* _Trecho fornecido_:
GUEST POST: Improdutividade e outras doenças
Essa pode ser uma temática comum dentro das conversas sobre "crises existenciais". Portanto, é importante pensar que esse texto não pretende te levar a revisitar todas as suas questões emocionais mal resolvidas. Uma grande amiga minha me diz que nós só podemos oferecer ajuda a quem nos solicita e a nossa ajuda só terá resultado se aquilo que fizermos for mais criativo, empoderador e libertador que os males do presente.
Eu cresci rodeada de livros, de música e de pessoas que estavam, constantemente, ministrando todo e qualquer tipo de aula ou cuidando de crianças. Isso me fez crescer entendendo que: 1. Estudar é a coisa mais importante no nosso país; 2. Músicas e danças são apenas para diversão, mesmo que, internamente, soubéssemos que são para curar os nossos males; 3. A família é o nosso começo e fim; 4. O trabalho deve ser honrado e, dentro do nosso sistema, não ser concursada é estar em uma margem de risco contínuo; 5. Pedir ajuda é demonstrar que você não foi capaz de provar que conseguia cuidar de si mesma.

* _Instruções da tarefa_: Extraia do texto sobre improdutividade a passagem que começa com "Eu cresci rodeada" e segue até "de si mesma.", sem alterar nada.

* _Entradas de dados armazenadas_:

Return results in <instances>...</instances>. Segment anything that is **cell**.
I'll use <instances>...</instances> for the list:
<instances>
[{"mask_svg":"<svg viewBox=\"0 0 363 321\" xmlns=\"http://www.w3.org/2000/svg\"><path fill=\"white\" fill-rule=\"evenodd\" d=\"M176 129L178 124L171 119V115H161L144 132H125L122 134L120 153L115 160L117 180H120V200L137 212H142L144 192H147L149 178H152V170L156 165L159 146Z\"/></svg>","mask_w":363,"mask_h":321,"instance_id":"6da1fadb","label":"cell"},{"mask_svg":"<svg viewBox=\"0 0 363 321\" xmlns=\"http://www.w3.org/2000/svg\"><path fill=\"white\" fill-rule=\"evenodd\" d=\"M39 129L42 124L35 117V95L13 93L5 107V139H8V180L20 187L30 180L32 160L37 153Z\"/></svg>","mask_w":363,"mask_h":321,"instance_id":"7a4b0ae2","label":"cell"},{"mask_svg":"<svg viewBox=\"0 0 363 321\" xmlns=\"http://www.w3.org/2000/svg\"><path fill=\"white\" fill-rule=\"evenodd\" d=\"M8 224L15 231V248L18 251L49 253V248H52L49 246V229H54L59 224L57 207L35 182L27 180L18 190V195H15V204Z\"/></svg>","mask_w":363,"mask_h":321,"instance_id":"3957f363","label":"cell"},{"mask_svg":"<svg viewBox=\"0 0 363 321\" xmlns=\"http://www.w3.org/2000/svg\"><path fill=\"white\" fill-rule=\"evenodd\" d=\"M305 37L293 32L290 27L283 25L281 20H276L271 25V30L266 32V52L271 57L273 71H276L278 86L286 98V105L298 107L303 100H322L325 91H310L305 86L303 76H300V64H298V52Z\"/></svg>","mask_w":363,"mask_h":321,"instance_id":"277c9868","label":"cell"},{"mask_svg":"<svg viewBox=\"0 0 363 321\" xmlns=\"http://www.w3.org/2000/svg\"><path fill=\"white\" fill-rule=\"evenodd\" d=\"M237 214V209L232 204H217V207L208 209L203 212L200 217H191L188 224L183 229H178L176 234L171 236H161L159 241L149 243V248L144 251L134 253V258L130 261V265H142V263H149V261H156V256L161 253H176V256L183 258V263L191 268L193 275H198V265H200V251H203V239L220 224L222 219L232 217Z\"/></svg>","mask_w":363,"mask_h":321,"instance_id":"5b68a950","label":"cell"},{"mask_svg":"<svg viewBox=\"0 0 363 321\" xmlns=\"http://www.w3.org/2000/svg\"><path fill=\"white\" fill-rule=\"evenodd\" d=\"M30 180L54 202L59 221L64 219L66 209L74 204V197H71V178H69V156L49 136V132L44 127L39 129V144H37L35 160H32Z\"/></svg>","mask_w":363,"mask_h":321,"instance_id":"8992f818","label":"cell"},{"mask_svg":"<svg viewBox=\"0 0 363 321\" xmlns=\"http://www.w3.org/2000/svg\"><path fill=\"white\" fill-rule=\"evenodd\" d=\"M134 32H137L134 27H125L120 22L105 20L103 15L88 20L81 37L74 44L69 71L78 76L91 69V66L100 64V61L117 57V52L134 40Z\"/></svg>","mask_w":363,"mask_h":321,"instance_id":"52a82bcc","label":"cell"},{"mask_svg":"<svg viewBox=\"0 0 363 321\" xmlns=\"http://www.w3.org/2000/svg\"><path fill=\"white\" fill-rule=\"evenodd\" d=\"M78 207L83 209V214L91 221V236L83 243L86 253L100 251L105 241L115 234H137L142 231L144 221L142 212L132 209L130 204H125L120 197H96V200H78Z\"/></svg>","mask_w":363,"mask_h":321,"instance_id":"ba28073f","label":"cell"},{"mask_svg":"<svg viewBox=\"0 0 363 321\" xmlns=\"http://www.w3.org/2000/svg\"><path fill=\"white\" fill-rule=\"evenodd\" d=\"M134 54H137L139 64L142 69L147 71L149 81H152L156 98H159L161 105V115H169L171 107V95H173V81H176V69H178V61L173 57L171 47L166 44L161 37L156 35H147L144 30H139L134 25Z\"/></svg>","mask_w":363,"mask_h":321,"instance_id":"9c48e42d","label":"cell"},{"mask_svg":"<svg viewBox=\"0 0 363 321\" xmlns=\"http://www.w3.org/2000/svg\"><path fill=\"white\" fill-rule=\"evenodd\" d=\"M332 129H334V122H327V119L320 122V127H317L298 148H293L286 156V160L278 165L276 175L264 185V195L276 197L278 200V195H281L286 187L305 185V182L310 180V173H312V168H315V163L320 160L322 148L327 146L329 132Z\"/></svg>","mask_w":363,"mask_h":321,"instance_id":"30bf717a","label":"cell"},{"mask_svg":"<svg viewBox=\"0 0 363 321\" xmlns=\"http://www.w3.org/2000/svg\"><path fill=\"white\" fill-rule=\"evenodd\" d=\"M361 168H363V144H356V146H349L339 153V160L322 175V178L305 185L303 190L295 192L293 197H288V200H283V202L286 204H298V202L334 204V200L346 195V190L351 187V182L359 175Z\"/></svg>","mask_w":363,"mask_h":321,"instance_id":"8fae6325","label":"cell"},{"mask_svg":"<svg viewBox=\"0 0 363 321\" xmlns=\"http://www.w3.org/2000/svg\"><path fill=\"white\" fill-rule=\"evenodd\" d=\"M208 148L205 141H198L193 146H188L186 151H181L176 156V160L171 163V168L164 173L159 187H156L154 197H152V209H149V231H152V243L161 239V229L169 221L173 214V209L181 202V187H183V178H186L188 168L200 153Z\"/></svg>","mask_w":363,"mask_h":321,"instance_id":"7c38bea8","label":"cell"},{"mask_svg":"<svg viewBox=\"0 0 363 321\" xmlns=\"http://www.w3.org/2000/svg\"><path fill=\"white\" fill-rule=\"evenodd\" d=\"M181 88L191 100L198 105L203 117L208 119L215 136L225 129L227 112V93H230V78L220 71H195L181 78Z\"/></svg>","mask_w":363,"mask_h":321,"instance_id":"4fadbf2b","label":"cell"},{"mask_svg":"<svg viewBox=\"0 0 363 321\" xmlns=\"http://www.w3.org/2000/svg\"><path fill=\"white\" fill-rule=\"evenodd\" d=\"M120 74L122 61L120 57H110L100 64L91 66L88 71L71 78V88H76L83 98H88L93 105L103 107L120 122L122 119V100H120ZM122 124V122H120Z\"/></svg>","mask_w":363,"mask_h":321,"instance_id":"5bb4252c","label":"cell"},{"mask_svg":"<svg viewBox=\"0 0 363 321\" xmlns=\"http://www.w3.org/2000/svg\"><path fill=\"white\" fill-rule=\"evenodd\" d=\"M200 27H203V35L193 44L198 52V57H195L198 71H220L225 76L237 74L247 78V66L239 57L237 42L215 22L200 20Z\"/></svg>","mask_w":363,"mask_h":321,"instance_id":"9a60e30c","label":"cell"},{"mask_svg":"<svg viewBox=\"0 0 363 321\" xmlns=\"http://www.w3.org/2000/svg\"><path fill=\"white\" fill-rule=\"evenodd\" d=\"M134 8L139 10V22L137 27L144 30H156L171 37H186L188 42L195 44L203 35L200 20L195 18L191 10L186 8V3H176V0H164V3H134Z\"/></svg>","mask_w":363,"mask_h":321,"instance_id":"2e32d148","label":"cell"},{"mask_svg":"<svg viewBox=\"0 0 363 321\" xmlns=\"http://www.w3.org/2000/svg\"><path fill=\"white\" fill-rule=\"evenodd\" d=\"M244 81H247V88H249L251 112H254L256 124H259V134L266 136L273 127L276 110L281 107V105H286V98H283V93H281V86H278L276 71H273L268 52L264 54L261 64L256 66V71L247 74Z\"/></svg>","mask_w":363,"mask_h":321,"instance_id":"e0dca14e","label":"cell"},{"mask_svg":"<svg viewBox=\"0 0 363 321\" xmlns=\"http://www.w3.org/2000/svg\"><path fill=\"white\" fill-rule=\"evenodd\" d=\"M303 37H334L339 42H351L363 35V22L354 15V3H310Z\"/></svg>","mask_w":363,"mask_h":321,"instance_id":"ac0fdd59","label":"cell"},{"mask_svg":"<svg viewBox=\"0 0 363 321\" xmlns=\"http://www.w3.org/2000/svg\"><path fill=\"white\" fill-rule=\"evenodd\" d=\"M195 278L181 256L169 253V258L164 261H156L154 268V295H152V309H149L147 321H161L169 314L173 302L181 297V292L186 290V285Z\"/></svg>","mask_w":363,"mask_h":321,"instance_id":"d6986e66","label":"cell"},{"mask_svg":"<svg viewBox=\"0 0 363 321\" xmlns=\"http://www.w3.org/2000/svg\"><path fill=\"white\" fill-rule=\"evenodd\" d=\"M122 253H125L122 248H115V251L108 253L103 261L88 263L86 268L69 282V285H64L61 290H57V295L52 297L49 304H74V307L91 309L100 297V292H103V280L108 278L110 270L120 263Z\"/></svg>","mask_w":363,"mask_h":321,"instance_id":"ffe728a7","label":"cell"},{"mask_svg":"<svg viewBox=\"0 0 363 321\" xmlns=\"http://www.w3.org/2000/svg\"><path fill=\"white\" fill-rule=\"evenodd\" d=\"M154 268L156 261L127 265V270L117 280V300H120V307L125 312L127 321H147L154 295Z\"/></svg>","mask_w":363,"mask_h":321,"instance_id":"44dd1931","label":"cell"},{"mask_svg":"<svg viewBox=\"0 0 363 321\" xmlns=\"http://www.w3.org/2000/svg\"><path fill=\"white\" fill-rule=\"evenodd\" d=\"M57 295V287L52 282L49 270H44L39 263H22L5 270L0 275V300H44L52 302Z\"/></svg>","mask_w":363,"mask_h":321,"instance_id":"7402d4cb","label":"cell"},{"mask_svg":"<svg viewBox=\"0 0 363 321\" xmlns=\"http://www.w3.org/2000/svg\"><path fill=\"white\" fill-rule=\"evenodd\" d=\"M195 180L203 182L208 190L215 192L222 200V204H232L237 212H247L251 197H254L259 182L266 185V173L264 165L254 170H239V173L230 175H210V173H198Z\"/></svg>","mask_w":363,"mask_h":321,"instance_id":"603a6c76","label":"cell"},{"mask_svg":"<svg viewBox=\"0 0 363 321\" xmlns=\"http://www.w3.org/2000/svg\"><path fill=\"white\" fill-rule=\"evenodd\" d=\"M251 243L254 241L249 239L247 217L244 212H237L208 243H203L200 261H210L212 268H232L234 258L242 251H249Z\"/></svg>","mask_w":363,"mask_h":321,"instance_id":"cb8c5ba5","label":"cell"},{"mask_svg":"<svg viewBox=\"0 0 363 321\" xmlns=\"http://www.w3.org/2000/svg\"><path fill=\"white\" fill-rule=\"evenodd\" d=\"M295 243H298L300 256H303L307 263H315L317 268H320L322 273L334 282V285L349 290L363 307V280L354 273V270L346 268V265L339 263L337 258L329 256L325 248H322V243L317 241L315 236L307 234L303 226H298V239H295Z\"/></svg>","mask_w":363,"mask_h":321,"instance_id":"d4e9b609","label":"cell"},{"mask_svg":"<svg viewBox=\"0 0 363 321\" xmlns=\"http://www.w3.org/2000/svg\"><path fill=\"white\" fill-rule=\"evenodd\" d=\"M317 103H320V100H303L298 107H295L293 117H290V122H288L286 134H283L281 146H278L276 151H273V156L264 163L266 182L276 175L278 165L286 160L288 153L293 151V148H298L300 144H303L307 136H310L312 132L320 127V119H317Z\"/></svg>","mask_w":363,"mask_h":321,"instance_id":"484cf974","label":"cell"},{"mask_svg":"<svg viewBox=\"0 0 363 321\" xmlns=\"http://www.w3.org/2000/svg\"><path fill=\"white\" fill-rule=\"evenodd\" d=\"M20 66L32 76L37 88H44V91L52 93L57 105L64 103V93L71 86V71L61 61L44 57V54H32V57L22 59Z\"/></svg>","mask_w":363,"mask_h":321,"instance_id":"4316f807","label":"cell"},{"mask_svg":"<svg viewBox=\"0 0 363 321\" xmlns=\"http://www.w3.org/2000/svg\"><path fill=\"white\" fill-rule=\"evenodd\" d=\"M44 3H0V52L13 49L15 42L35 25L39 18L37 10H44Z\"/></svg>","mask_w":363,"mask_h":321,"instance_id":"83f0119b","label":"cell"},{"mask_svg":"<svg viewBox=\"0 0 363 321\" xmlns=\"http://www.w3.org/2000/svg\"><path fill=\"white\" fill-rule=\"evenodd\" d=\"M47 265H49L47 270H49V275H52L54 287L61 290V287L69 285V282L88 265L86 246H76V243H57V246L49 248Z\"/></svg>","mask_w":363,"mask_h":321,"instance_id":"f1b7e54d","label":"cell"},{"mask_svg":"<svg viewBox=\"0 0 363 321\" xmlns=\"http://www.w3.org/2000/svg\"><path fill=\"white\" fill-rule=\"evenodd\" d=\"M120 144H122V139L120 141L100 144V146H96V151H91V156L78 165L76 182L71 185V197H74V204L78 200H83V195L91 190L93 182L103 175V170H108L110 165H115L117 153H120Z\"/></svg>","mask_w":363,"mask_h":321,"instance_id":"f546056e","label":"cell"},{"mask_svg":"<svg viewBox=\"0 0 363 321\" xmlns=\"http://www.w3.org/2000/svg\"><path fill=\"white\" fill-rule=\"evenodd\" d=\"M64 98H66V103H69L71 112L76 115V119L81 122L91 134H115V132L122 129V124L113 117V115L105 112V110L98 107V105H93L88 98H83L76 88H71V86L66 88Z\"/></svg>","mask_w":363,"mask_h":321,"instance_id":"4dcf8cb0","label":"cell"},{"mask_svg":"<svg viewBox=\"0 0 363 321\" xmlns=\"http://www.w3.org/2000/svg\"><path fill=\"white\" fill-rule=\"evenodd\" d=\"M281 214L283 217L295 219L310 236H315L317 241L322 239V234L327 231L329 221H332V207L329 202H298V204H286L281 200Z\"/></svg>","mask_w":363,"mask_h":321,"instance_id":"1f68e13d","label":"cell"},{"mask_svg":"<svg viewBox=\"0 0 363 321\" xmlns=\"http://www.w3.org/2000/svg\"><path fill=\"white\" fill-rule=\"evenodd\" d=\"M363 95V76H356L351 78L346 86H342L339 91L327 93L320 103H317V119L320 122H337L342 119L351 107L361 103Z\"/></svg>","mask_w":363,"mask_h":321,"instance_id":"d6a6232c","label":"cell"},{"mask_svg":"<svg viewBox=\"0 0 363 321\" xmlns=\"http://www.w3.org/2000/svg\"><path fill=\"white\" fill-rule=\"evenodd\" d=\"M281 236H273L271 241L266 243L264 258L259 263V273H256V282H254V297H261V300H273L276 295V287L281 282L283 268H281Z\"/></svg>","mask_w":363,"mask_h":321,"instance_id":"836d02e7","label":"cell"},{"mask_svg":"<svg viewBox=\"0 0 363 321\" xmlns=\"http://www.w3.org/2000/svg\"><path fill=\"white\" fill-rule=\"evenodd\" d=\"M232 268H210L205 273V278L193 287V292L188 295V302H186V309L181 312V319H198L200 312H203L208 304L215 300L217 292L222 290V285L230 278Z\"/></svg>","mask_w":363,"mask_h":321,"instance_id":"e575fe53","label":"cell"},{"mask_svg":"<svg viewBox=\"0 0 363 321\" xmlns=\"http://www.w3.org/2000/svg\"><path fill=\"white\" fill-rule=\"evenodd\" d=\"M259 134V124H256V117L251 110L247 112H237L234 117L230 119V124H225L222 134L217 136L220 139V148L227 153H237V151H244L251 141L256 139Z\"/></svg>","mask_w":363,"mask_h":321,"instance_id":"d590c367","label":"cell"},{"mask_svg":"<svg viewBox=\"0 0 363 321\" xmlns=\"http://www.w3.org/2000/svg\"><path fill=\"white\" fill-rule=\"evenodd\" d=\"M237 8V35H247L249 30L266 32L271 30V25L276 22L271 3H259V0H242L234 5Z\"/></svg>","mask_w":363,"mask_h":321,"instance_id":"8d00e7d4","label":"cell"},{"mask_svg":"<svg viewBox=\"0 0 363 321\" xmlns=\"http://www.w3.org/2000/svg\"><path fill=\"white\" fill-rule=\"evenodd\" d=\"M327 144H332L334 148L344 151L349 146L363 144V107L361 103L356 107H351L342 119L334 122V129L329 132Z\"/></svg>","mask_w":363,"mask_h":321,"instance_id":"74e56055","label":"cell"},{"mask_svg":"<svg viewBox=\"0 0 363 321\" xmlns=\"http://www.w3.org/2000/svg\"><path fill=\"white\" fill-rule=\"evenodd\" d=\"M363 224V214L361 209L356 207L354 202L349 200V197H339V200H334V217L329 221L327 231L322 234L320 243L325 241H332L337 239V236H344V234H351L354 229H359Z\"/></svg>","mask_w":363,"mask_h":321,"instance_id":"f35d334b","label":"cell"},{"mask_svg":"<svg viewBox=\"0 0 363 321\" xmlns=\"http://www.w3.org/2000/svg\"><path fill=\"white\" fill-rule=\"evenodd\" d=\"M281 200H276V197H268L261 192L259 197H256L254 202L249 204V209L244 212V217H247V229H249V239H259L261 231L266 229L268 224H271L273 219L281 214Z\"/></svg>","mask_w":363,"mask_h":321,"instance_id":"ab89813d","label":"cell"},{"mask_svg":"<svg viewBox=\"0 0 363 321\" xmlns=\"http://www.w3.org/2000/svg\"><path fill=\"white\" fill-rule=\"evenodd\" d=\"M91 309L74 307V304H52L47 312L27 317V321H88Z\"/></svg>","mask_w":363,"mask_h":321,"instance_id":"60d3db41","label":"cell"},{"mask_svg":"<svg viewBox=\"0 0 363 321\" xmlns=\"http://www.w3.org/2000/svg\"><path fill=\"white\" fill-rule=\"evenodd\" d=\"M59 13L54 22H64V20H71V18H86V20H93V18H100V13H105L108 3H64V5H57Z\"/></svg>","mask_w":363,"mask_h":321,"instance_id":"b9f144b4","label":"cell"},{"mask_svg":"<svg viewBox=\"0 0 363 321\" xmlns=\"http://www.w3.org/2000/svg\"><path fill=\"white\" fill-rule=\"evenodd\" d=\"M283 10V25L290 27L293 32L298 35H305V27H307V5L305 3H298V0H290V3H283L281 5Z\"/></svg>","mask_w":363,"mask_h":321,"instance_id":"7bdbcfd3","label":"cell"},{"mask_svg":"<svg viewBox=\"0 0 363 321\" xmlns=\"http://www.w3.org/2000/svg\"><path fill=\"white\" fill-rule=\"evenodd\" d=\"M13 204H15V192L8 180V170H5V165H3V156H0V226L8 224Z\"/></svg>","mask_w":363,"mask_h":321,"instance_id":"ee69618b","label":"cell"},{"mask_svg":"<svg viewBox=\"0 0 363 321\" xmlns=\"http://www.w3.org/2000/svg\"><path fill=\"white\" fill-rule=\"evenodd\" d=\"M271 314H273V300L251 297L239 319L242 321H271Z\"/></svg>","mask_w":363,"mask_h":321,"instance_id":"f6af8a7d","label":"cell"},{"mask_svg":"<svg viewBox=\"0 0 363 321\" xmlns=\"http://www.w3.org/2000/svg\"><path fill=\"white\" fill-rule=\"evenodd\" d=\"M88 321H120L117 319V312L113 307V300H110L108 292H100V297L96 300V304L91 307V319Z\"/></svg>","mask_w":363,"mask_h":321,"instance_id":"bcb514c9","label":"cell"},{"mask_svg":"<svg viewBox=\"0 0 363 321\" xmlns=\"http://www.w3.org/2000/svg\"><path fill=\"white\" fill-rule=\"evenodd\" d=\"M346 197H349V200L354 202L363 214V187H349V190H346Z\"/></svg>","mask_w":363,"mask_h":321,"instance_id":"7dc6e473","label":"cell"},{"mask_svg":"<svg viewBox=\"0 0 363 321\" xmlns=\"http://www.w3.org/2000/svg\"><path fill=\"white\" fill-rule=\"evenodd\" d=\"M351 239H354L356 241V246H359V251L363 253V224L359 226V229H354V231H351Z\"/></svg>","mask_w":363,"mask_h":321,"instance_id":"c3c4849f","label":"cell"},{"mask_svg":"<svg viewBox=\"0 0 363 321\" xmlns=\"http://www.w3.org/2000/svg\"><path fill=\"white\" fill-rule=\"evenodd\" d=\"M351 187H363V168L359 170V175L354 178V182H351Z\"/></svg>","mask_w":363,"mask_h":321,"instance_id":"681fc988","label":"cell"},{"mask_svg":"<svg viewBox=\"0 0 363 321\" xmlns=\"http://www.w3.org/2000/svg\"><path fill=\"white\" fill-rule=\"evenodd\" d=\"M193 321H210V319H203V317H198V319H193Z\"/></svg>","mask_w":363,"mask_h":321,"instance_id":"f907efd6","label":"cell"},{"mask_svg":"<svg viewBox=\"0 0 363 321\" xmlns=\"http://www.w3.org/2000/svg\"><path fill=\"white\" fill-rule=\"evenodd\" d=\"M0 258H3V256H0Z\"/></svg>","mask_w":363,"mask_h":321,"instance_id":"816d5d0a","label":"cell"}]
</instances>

* _Resposta da tarefa_:
Eu cresci rodeada de livros, de música e de pessoas que estavam, constantemente, ministrando todo e qualquer tipo de aula ou cuidando de crianças. Isso me fez crescer entendendo que: 1. Estudar é a coisa mais importante no nosso país; 2. Músicas e danças são apenas para diversão, mesmo que, internamente, soubéssemos que são para curar os nossos males; 3. A família é o nosso começo e fim; 4. O trabalho deve ser honrado e, dentro do nosso sistema, não ser concursada é estar em uma margem de risco contínuo; 5. Pedir ajuda é demonstrar que você não foi capaz de provar que conseguia cuidar de si mesma.